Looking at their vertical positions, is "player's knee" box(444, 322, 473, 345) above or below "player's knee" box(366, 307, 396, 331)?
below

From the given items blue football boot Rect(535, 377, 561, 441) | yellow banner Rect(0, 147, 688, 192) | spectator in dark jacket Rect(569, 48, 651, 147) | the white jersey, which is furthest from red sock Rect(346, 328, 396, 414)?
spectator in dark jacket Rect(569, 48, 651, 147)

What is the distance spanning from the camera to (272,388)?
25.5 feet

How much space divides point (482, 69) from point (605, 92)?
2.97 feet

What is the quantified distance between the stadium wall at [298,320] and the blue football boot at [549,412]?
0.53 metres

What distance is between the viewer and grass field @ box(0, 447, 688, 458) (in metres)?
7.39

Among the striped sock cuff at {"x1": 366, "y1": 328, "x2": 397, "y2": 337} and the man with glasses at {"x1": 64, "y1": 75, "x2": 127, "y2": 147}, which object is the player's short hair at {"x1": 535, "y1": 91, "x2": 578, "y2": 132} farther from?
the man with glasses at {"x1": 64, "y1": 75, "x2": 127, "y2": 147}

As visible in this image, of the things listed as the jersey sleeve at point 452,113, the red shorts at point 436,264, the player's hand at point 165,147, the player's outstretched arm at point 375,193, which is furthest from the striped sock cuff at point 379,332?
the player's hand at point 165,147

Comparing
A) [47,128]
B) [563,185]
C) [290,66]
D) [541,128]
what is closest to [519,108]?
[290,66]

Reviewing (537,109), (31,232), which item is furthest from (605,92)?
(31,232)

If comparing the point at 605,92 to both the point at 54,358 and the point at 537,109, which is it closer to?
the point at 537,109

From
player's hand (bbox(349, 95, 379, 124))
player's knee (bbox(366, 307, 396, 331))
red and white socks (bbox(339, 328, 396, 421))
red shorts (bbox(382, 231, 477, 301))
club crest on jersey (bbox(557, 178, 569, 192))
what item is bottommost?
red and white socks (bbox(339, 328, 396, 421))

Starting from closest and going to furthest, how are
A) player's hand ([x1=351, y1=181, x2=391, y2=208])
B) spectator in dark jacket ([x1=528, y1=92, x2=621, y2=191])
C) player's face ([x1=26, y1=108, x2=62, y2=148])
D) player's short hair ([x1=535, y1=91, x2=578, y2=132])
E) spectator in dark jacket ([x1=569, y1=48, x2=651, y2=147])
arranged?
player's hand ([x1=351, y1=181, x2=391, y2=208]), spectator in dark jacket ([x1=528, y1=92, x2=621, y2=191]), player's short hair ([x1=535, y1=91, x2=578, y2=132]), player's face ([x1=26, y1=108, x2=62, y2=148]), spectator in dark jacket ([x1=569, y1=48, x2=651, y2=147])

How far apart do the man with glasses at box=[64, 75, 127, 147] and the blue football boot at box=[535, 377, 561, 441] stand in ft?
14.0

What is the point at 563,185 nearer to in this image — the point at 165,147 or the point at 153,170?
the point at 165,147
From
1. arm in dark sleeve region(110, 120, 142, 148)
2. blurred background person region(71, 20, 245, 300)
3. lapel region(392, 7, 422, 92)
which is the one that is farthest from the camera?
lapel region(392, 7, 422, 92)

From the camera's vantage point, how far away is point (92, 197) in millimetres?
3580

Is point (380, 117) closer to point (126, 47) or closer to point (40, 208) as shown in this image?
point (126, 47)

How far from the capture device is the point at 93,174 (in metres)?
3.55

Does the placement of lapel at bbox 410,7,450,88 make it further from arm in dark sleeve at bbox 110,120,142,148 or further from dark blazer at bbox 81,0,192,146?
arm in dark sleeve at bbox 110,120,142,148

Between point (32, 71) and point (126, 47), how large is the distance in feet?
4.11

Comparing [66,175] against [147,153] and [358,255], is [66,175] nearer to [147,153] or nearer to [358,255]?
━━━━━━━━━━━━━━━━━━━━━━━━━━━━━━
_Directions for this task_. Change "player's knee" to "knee of the player" throughout the entries above, and write all their lines out again with nothing else altered.

_Final answer_.
Looking at their vertical positions, is "knee of the player" box(444, 322, 473, 345) above or below "knee of the player" box(366, 307, 396, 331)?
below

From the given items blue football boot Rect(535, 377, 561, 441) | yellow banner Rect(0, 147, 688, 192) | spectator in dark jacket Rect(569, 48, 651, 147) | the white jersey, which is furthest from red sock Rect(346, 328, 396, 414)?
spectator in dark jacket Rect(569, 48, 651, 147)

What is the distance spanning from the camera to (272,388)?
25.5 feet

How much space divides point (482, 69) from point (605, 92)?
2.97 feet

What is the quantified distance between the stadium wall at [298,320] and the blue football boot at [549,412]?
0.53 metres

What distance is between the viewer and grass field @ box(0, 447, 688, 458) (in metres)?
7.39

Among the striped sock cuff at {"x1": 366, "y1": 328, "x2": 397, "y2": 337} and the man with glasses at {"x1": 64, "y1": 75, "x2": 127, "y2": 147}, which object is the player's short hair at {"x1": 535, "y1": 91, "x2": 578, "y2": 132} farther from?
the man with glasses at {"x1": 64, "y1": 75, "x2": 127, "y2": 147}

As visible in this image, of the things listed as the jersey sleeve at point 452,113, the red shorts at point 436,264, the player's hand at point 165,147, the player's outstretched arm at point 375,193, which is furthest from the striped sock cuff at point 379,332?
the player's hand at point 165,147

Comparing
A) [47,128]
B) [563,185]
C) [290,66]
D) [541,128]
what is closest to [519,108]?
[290,66]

Reviewing (537,109), (31,232), which item is furthest from (605,92)?
(31,232)

If comparing the point at 605,92 to both the point at 54,358 and the point at 537,109, which is it closer to?
the point at 537,109

From
player's hand (bbox(349, 95, 379, 124))
knee of the player (bbox(366, 307, 396, 331))
red and white socks (bbox(339, 328, 396, 421))
red shorts (bbox(382, 231, 477, 301))
club crest on jersey (bbox(557, 178, 569, 192))
what item is bottommost?
red and white socks (bbox(339, 328, 396, 421))

Starting from closest and going to furthest, how are
A) player's hand ([x1=351, y1=181, x2=391, y2=208])
B) spectator in dark jacket ([x1=528, y1=92, x2=621, y2=191])
C) player's face ([x1=26, y1=108, x2=62, y2=148])
D) player's short hair ([x1=535, y1=91, x2=578, y2=132])
E) spectator in dark jacket ([x1=569, y1=48, x2=651, y2=147])
arranged?
player's hand ([x1=351, y1=181, x2=391, y2=208]), spectator in dark jacket ([x1=528, y1=92, x2=621, y2=191]), player's short hair ([x1=535, y1=91, x2=578, y2=132]), player's face ([x1=26, y1=108, x2=62, y2=148]), spectator in dark jacket ([x1=569, y1=48, x2=651, y2=147])

How far apart do the man with glasses at box=[64, 75, 127, 147] and the blue football boot at box=[535, 377, 561, 441] stand in ft?
14.0

What is the point at 563,185 nearer to in this image — the point at 165,147 or the point at 153,170?
the point at 165,147
From
1. arm in dark sleeve region(110, 120, 142, 148)
2. blurred background person region(71, 20, 245, 300)
3. lapel region(392, 7, 422, 92)
which is the one that is farthest from the camera?
lapel region(392, 7, 422, 92)

From the camera's vantage point, how far away is point (92, 197) in millimetres?
3580

Is point (380, 117) closer to point (126, 47) or closer to point (40, 208) as shown in this image?
point (126, 47)

How far from the capture device is the point at 93,174 (in metres)?
3.55

Does the placement of lapel at bbox 410,7,450,88 make it further from arm in dark sleeve at bbox 110,120,142,148 or further from dark blazer at bbox 81,0,192,146?
arm in dark sleeve at bbox 110,120,142,148

Between point (32, 71) and point (126, 47), how large is the distance in feet?
4.11

Comparing [66,175] against [147,153] and [358,255], is [66,175] nearer to [147,153] or nearer to [358,255]?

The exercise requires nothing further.